Patients don’t think general practice is equipped to help them manage their weight. They may be right.
General practice should be a great place to help people manage their obesity – but do patients agree?
And can primary care, in its current funding morass, give the time that’s needed?
In a small new study from New Zealand, researchers led by Dr Kimberley Norman, a health researcher from the University of Waikato, interviewed 16 general practice patients from rural Waikato, asking them about their weight management experiences.
“Whilst primary care is positioned as suitable for delivering obesity healthcare, this study found that participants do not perceive general practice to be equipped to deliver this care,” Norman et al. wrote in their paper published in BMC Primary Care.
“Surprisingly, minimal discourse linked weight management to general practice or interventions and some explicitly highlighted they would not consider visiting their GP for weight advice.
“Many patients positioned general practice as unsuitable to deliver effective weight management healthcare, a perspective that contradicts the national health policy and clinical guidelines in the UK, America, Australia, Canada and NZ.”
For Dr Liz Sturgiss, a GP and researcher at Monash University, the results came as a surprise.
“The fact that people did not even mention general practice as a place to go for weight management assistance – that did surprise me,” Dr Sturgiss told TMR.
Dr Norman told TMR the aim of the project was to “find out patients experiences with weight management in general practice”.
“We thought most of the narratives were going to be around barriers within that space, and there were a few, definitely.
“But a lot of the discourse was focused around the kind of factors that were outside the scope of general practice that did impact their effectiveness to manage their weight.”

Raw data
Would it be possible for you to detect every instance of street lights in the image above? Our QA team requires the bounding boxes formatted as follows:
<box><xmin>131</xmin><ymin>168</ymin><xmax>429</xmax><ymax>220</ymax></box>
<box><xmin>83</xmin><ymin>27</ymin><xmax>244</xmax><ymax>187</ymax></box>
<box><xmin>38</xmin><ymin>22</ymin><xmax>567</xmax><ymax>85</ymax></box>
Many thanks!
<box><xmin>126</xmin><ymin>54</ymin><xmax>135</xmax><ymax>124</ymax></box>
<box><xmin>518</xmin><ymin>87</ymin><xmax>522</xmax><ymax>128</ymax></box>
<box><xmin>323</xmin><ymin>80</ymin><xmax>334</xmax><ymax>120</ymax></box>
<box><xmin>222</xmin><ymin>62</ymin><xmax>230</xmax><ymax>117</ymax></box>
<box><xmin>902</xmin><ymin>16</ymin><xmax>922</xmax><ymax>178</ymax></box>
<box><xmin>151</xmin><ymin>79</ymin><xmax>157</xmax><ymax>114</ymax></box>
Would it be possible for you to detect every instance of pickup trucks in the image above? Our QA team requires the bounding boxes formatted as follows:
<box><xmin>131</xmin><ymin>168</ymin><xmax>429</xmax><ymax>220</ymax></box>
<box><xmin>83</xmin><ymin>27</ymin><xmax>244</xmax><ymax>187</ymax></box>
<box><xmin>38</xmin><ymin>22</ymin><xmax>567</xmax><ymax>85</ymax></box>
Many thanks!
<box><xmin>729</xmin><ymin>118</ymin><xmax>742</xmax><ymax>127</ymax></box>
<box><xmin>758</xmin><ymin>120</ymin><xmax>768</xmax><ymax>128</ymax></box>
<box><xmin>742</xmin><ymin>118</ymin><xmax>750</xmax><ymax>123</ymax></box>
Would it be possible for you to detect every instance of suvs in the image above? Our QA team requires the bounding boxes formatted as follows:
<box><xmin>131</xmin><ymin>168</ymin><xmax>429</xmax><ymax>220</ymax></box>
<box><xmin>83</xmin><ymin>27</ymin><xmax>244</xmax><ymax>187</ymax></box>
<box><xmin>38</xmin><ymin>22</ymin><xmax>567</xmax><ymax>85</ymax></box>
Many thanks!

Aim of the task
In the article on weight management in general practice, which countries are named as having national health policy and clinical guidelines that the patients' view contradicts? The data has nothing to do with the text.

Output
- UK
- America
- Australia
- Canada
- NZ